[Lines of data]
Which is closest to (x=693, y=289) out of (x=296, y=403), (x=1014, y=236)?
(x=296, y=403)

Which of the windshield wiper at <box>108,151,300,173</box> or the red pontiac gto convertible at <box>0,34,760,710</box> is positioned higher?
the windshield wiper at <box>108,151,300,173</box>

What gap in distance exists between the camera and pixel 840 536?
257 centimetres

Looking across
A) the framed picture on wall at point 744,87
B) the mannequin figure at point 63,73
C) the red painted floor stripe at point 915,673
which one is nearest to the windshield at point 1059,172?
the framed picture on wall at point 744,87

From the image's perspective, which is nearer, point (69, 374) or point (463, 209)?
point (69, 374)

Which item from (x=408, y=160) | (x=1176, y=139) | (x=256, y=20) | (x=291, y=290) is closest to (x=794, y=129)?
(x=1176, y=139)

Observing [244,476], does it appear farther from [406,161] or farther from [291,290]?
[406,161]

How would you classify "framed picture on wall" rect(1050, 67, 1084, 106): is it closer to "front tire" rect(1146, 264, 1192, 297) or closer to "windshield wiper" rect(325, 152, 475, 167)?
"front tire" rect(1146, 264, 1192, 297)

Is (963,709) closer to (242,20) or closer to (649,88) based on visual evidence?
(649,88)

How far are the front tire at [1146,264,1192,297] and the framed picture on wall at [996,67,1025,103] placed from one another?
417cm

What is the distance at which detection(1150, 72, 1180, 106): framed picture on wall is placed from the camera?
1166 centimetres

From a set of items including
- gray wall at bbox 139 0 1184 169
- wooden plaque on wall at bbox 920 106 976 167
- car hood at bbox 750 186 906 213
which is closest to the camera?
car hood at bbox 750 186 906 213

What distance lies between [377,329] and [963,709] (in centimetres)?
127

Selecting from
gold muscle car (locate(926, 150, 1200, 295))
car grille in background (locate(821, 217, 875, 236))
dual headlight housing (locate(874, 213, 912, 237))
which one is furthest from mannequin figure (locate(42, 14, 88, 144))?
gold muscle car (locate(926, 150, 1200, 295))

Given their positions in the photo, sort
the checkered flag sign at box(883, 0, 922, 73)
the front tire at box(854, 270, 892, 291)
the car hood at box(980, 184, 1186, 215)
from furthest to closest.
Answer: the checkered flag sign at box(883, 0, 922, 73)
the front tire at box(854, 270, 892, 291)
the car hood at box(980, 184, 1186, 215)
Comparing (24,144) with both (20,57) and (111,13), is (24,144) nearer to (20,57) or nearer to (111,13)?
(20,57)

Your goal => Copy word for word every line from the one containing "Selecting from" through the end of the items above.

Final result =>
Selecting from
gold muscle car (locate(926, 150, 1200, 295))
car grille in background (locate(821, 217, 875, 236))
dual headlight housing (locate(874, 213, 912, 237))
which one is furthest from mannequin figure (locate(42, 14, 88, 144))?
gold muscle car (locate(926, 150, 1200, 295))

Given their positions in the photo, sort
the checkered flag sign at box(883, 0, 922, 73)
the front tire at box(854, 270, 892, 291)
the car hood at box(980, 184, 1186, 215)
from furthest to closest.
Answer: the checkered flag sign at box(883, 0, 922, 73)
the front tire at box(854, 270, 892, 291)
the car hood at box(980, 184, 1186, 215)
Comparing (24,144) with both (20,57) and (111,13), is (24,144) nearer to (20,57) or nearer to (111,13)?
(20,57)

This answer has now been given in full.